Enunciado de la tarea: Indique si cada una de estas afirmaciones coincide con el texto de origen: 1. España participó como combatiente en la primera Gran Guerra. 2. Currito Jiménez viajó a Ypres en 1912 para buscar trabajo. 3. Lilly Peeters tenía un padre español. Responda sí o no a cada una y cite literalmente las palabras del texto que lo deciden.
━━━━━ Texto de origen
Aunque no se sepa cuántas guerras más ha habido desde entonces, a día de hoy, existen 65 conflictos armados activos que involucran a más de 150 países.


Cuándo estalló la primera Gran Guerra, España se mantuvo neutral. De hecho, el periodista Domínguez Rodiño, corresponsal en el frente alemán por 'La Vanguardia', explicaba en una crónica publicada en febrero de 1915 qué significó ser español en medio de esa Europa en guerra: «En otros tiempos, no muy lejanos, por cierto, con un español se metía todo el mundo. Hoy no se mete nadie con un español. Al contrario, se nos mira con respeto y hasta con admiración. La idea de que, en medio de este desconcierto y locuras generales, nosotros no hemos perdido la cabeza, nos hace aparecer como seres superiores».


Pero esto no significó que los españoles no sufrieron las consecuencias de un conflicto de tales dimensiones. Currito Jiménez, hijo de un zapatero y una costurera de Madrid, viajó a Ypres en 1912 en busca de trabajo. En esta ciudad belga, a Currito no le costó nada encontrar trabajo, pero menos le costó enamorarse de Lilly Peeters, una joven belga de madre española que cantaba como los ángeles en un salón de fiestas de la ciudad. El entorno de Lilly acogió a Currito como uno más.


Dos años más tarde, en 1914, el infierno azotó la vida de Currito. Mientras él planeaba escuchar campanas de boda, las sirenas avisando de ataques aéreos se convirtieron durante muchos años en el despertador de Currito. Hasta que en 1917, sucedió lo peor que podía haber sucedido. Lilly no volvió a casa. Ella trabajaba en un campo a las afueras de la ciudad y el fuego cruzado entre gabachos y alemanes apagaron su melodiosa voz. La codicia de los líderes europeos por hacerse con cuatro terrenos que ellos llamaban colonias acabó con la vida de Lilly y con la ilusión de Currito.
━━━━━━━━━━
━━━━━ Datos mostrados
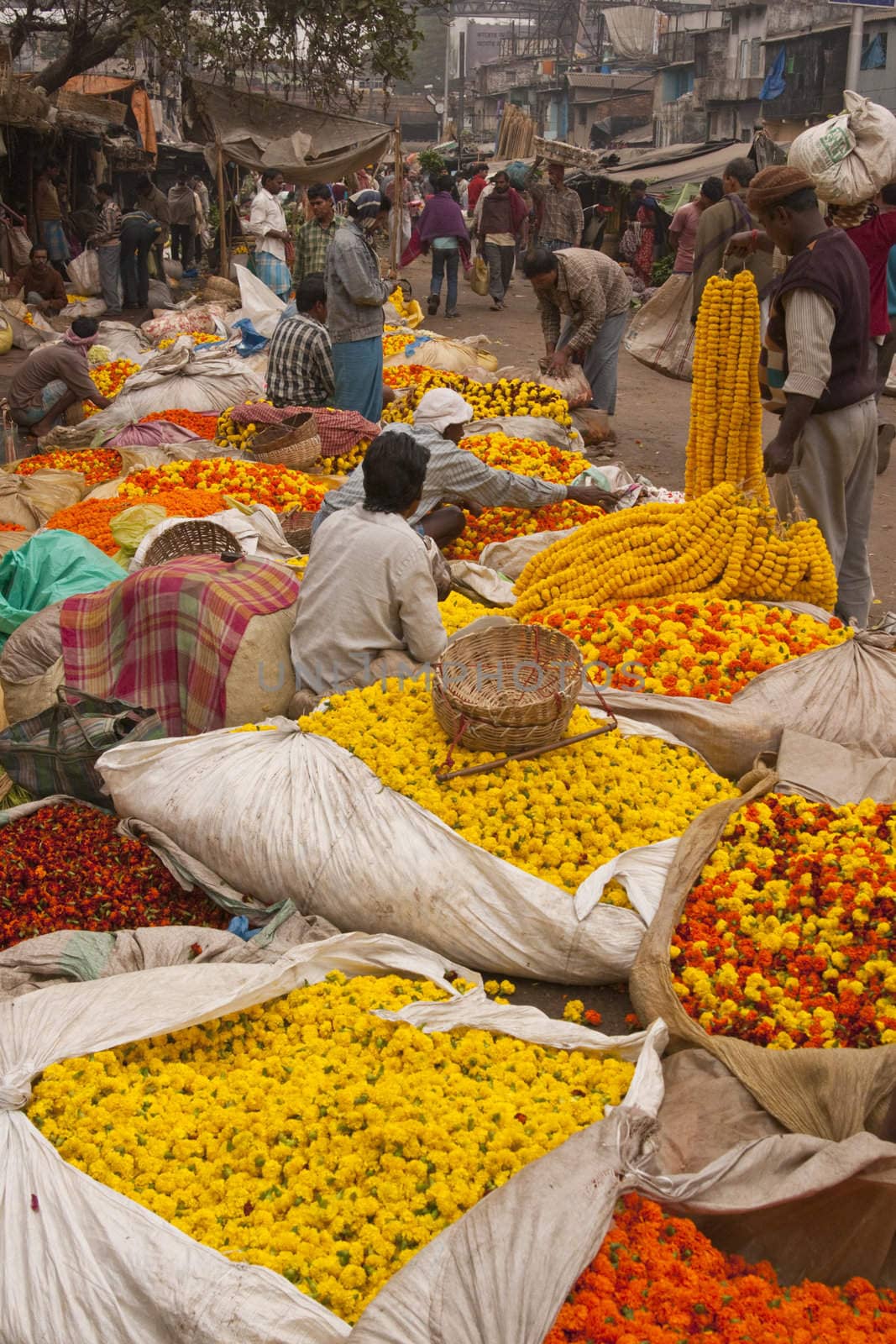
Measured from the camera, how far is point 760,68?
34219 mm

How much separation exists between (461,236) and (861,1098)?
14.5 meters

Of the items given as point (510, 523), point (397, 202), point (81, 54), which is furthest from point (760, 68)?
point (510, 523)

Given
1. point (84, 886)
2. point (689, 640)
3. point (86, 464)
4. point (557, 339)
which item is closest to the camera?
point (84, 886)

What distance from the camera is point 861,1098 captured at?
2508 millimetres

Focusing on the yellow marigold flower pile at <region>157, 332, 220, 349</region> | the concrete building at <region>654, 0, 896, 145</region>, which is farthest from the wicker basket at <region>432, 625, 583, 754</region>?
the concrete building at <region>654, 0, 896, 145</region>

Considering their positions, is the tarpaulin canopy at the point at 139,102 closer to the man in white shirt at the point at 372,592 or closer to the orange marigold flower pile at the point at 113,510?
the orange marigold flower pile at the point at 113,510

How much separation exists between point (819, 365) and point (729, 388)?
42 cm

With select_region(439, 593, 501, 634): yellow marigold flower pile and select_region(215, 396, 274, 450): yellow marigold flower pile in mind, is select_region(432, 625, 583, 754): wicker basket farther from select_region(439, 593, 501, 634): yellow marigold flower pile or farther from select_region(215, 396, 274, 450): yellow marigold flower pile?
select_region(215, 396, 274, 450): yellow marigold flower pile

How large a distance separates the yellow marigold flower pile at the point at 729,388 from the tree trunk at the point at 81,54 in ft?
39.8

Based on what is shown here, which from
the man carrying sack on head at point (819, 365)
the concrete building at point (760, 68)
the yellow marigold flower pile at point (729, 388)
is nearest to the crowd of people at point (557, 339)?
the man carrying sack on head at point (819, 365)

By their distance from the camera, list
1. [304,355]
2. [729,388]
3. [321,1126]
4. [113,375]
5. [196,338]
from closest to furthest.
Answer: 1. [321,1126]
2. [729,388]
3. [304,355]
4. [113,375]
5. [196,338]

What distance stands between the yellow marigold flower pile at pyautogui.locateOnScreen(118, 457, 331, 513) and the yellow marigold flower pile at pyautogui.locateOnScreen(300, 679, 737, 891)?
9.18 feet

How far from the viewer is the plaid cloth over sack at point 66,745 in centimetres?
397

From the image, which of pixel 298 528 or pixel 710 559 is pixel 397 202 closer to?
pixel 298 528
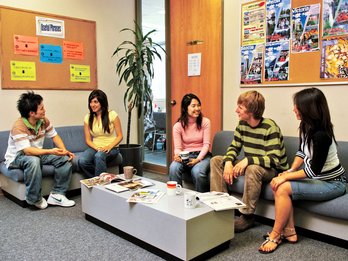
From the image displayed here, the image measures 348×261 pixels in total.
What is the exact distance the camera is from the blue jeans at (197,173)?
2807 mm

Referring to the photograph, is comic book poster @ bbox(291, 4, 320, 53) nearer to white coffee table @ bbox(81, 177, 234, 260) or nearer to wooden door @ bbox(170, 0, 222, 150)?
wooden door @ bbox(170, 0, 222, 150)

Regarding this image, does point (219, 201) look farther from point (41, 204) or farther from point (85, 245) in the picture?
point (41, 204)

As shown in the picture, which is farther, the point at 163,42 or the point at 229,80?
the point at 163,42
━━━━━━━━━━
Resultado del ejercicio:
1. No: «España se mantuvo neutral».
2. Sí: «viajó a Ypres en 1912 en busca de trabajo».
3. No: «una joven belga de madre española».